* [Page excerpt]
The online Jollofnews says Jammeh has generally dismissed the economic worries of Gambian migrants. In a national TV address he said they should concentrate on working at home rather than heading off to Europe and elsewhere. “If these people (the migrants) are true Muslims … they should equally believe that their sons and daughters could have made it at home if they were ready to invest and work,” he said.

Jammeh has said young people should apply their energies to working in agriculture and producing more food.

The Daily Observer state-owned newspaper published a story about a young Gambian who had tried to reach Europe through the Backway but failed: he had returned to the Gambia to take up farming.

“Alhagie Darboe is no doubt a shining example among the youths in the Kombo East District Village of Kafuta, West Coast Region. Over the years he made several unsuccessful attempts to travel through Backway, but since he returned the Backway syndrome he once had has been driven away with the coming of President Jammeh’s vision 2016 and ‘grow what you eat and eat what you grow’.

* [Direction 1]
Return the passage of the excerpt on Gambian migrants from "Jammeh has said" up to and including "what you grow’.", copied word for word.

* [Data excerpts]
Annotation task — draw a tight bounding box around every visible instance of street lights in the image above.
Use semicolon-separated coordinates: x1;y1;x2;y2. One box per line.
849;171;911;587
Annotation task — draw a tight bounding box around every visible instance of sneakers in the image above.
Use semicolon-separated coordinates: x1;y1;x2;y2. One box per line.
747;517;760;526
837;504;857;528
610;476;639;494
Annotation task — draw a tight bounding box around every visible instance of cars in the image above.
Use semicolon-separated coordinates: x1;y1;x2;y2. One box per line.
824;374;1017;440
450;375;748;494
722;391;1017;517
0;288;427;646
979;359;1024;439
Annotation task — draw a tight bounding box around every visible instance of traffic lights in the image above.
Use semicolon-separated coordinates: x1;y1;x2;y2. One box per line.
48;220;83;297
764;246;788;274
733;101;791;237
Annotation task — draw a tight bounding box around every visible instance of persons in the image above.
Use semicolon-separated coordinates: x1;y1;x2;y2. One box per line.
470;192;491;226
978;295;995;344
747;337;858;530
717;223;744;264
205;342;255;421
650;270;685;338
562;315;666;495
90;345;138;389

* [Direction 2]
Give back every line of the listing that contains the string "instance". Case counts.

* [Exercise result 1]
Jammeh has said young people should apply their energies to working in agriculture and producing more food.

The Daily Observer state-owned newspaper published a story about a young Gambian who had tried to reach Europe through the Backway but failed: he had returned to the Gambia to take up farming.

“Alhagie Darboe is no doubt a shining example among the youths in the Kombo East District Village of Kafuta, West Coast Region. Over the years he made several unsuccessful attempts to travel through Backway, but since he returned the Backway syndrome he once had has been driven away with the coming of President Jammeh’s vision 2016 and ‘grow what you eat and eat what you grow’.

* [Exercise result 2]
Annotation task — draw a tight bounding box around every visible instance of street lights in the image above.
Annotation task — draw a tight bounding box around every visible instance of sneakers in the image above.
Annotation task — draw a tight bounding box around every visible instance of cars in the image above.
Annotation task — draw a tight bounding box around every visible instance of traffic lights in the image above.
Annotation task — draw a tight bounding box around every visible instance of persons in the image above.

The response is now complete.